This repository contains a python implementation of the paper Lazy Random Walks for Superpixel Segmentation. The repository provides a minimal GUI built using the Tkinter library. The GUI exposes various parameters which can be used to tweak the quality of the results obtained. A brief overview of all the parameters and their usage has been given below. For more details about them please refer to the original paper.

Iterative process of LRW followed by energy optimisation
Iterative process of LRW followed by energy optimisation

Parameters

  • Seed Count: The seed count refers to the total number of superpixels we want to have in the final image.

  • Beta: Beta is the Gaussian parameter. It dictates how much the intensity difference between neighbouring pixels affects the result.

  • Lazy Parameter: Lazy parameter is the probability with which the random walk algorithm leaves the node it currently is on. That is it stays on the same node with probability equation where equation is the lazy parameter.

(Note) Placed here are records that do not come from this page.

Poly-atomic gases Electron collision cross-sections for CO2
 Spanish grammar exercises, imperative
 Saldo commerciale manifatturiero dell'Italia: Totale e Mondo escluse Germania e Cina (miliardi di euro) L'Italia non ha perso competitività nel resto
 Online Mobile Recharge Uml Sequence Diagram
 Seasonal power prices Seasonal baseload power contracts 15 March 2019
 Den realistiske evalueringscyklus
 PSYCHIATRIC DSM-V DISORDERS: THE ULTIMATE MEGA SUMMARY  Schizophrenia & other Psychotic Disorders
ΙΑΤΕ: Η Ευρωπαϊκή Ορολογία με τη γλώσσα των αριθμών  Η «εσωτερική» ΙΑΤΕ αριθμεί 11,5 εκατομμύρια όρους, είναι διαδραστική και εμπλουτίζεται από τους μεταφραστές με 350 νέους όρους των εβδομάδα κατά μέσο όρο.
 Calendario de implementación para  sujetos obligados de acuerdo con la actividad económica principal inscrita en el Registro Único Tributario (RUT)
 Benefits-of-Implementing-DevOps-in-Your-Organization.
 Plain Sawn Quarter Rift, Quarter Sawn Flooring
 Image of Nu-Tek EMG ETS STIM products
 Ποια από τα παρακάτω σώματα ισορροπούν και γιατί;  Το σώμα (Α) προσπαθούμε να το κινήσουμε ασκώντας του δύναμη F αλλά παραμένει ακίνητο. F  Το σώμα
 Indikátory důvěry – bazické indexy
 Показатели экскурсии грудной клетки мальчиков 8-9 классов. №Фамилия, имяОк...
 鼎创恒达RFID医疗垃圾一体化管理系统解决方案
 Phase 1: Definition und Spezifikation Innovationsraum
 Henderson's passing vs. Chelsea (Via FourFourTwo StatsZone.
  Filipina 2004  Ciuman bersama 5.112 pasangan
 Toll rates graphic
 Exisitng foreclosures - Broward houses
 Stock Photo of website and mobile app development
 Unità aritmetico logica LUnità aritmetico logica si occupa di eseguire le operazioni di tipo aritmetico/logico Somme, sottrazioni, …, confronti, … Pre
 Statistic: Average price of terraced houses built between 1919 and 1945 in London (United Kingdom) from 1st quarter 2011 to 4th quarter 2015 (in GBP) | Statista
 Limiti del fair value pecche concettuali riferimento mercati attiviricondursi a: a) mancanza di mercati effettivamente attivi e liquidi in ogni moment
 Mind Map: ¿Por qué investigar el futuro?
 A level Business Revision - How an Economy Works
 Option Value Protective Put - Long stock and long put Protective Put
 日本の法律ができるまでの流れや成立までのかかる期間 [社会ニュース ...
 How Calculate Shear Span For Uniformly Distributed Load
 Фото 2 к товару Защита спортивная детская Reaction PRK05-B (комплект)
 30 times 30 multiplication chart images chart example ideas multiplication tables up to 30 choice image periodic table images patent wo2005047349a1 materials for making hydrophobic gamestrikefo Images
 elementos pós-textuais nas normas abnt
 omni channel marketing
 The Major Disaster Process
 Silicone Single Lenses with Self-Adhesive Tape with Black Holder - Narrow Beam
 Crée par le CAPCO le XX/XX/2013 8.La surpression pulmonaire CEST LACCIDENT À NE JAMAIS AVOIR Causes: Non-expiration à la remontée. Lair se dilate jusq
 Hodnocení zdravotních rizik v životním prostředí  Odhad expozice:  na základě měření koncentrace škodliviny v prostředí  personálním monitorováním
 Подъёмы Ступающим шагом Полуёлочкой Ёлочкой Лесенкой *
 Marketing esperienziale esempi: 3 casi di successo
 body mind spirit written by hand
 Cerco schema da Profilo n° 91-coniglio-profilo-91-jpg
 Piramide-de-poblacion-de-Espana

  • Threshold: Threshold is the value of area after which a split in a superpixel will happen. The area function used in the paper is the Local Binary Pattern function which effectively measures the texture content of a region.

  • Max Iterations: Max iterations refer to the maximum number of times the LRW and area optimisation algorithm will be run.

GUI GUI
Screenshots of the GUI

Results

We ran our algorithm on the Berkely Segmentation Dataset (BSDS300) and have provided the results in a OneDrive folder. We also performed qualitative and quantitative comparisons of our algorithm with several other well known algorithms such as Random Walk, Compact Watershed and SLIC.

GUI
Qualitative comparison of various algorithms

Installation

To run the GUI, first install the python dependencies defined in requirements.txt using:

pip install -r requirements.txt

Alternatively if you use NixOS or the Nix package manager you can easily enter a shell provisioned with the needed dependencies using:

nix-shell

Once the dependencies have been installed you can run the GUI using:

python main.py

Repository Structure

.
├── benchmark.ipynb     (Notebook containing benchmarks and comparisons with other algorithms)
├── experiments.ipynb   (Notebook containing experiments performed on hyperparameters)
├── images              (Directory containing all the images used)
├── main.py             (Entrypoint for the GUI)
├── media               (Media files neeeded for the repository and presentation)
├── README.md
├── requirements.txt    (PyPi Dependancies)
├── shell.nix           (Nix Dependancies)
└── src
    ├── dataset_test.py (Code for testing on BSDS300)
    ├── lrw.py          (Code containing the main algorithm)
    └── utils.py        (Commonly needed utility functions)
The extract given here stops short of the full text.